Annunciato nel 2010 e girato a partire dal 2017 (in mezzo è da registrare anche l'abbandono del progetto per divergenze creative da parte di Sacha Baron Cohen), Bohemian Rhapsody, iniziato da Bryan Singer e terminato da Dexter Fletcher, si è affermato come uno dei film dal processo produttivo più travagliato degli ultimi tempi. E, in effetti, è possibile affermare che questi continui saliscendi e le spinte centrifughe a cui è stata sottoposta l'operazione siano quanto mai in linea con l'esistenza del personaggio che il film omaggia.
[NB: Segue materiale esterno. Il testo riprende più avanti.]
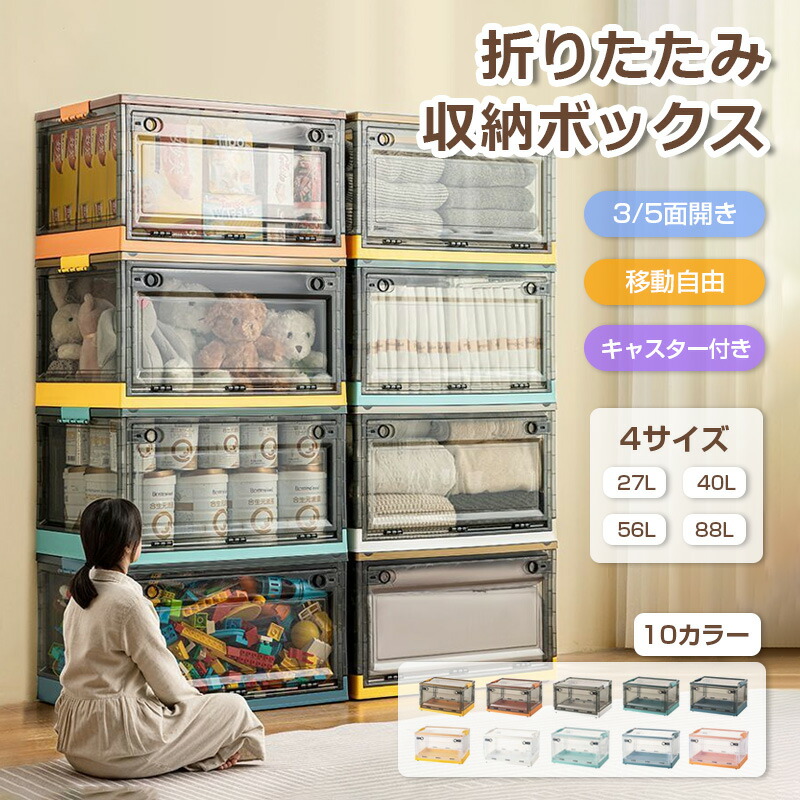 ARCO製　ペルー式カホン【収納ケース無し】 ARCO製 ペルー式カホン【収納ケース無し】 Amazon｜HAIXIN 収納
In un certo senso, tutto inizia e tutto termina con la leggendaria performance di 20 minuti in occasione del Live Aid del 1985. Quattro canzoni bastarono per mandare in visibilio il pubblico dei presenti e dei telespettatori di tutto il mondo e per abbracciare l'immortalità del mito. Il Freddie Mercury portato in scena nel biopic di Singer era già Freddie Mercury quando ancora non si faceva chiamare in quel modo. Nel percorso di vita di Farrokh Bulsara, è inscritto il più tradizionale percorso che caratterizza lo schema di un biopic: infanzia modesta, trauma, l'ascensione con una serie di conseguenze da pagare, la caduta, la rinascita con redenzione e, infine, la morte improvvisa. A questo schema si aggiungano una fisionomia quanto meno singolare, la divina estensione vocale di quattro ottave e la galoppante energia, unita al gusto per l'eccesso e lo spropositato - aspetti che hanno trasformato Mercury in uno dei più grandi performer di tutti i tempi - per dare adito ad una serie di ottimistiche speranze nei confronti della buona riuscita del film.
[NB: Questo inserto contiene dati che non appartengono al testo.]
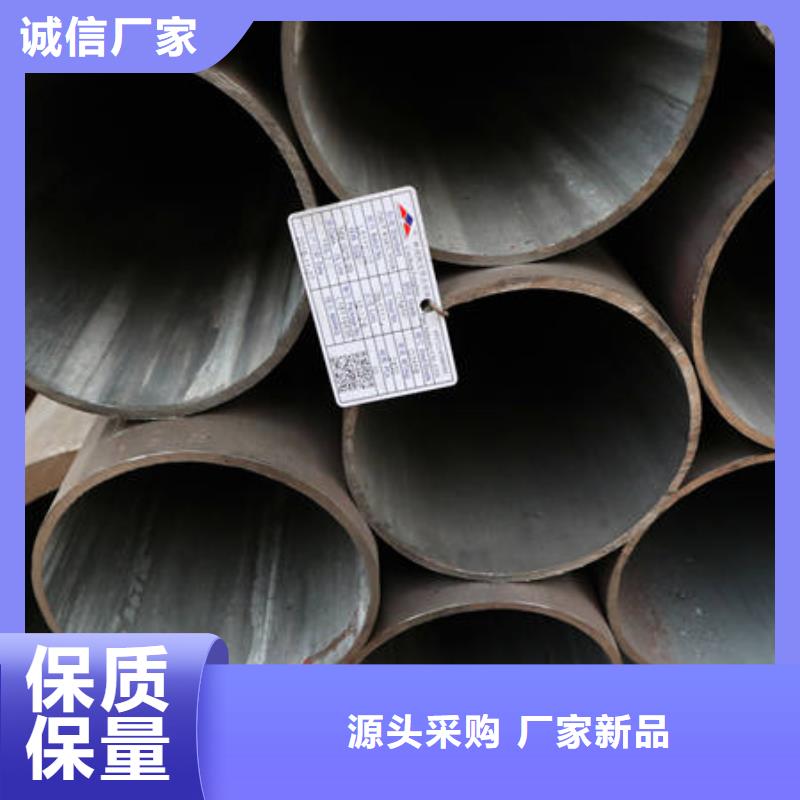 合金钢管大厂质量可靠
Bohemian Rhapsody inizia con un flashforward, come se la prima sequenza fosse una premonizione divina, e ingrana ufficialmente a partire dal 1970, comprimendo, all'interno del suo racconto, i 15 anni di vita della band fino al Live Aid di Wembley. Dal primo incontro con Roger Taylor e Brian May in poi, il film costruisce un percorso edulcorato e agiografico che procede per accumulo di situazioni e non riesce mai a slanciarsi e a superare le tappe del biopic costruito per trionfare ai Premi Oscar. Il Freddie Mercury interpretato da Rami Malek è una tradizionale rockstar, con i suoi eccessi leggendari, che, tra cadute e risalite, desidera semplicemente sentirsi parte di una famiglia. Dopo una serie di errori, rinsavisce e prosegue sulla retta via. L'urgenza comunicativa esplosiva del vero Mercury, il suo volto dionisiaco e la sua energia poderosa, pur impossibili da riprodurre, nel film di Synger non vengono nemmeno sfiorati.
Piuttosto, ogni vignetta appare ossessionata dalla riproduzione millimetrica della forma del reale che racconta e rimane vittima dell'aura del personaggio che porta in scena. Ogni tentativo di fuga dai canoni è appiattito e addomesticato e il risultato è quello di una storia che si concentra unicamente su un personaggio trattato superficialmente e mai sviscerato. Il film non riesce mai ad assurgere al livello di rito collettivo sui demoni di Mercury, nemmeno quando la forsennata colonna sonora risveglia antiche sensazioni. Senza parlare, poi, di una serie di licenze in fase di sceneggiatura, che avrebbero anche giovato al film se fossero riuscite a piegare gli errori storici in punti di forza atti a creare un insieme spettacolare e narrativamente coinvolgente. Al contrario, la superficialità e l'assenza di immaginazione e di una ricostruzione storica più vera del reale sono il prezzo più duro che Bohemian Rhapsody si è ritrovato a pagare.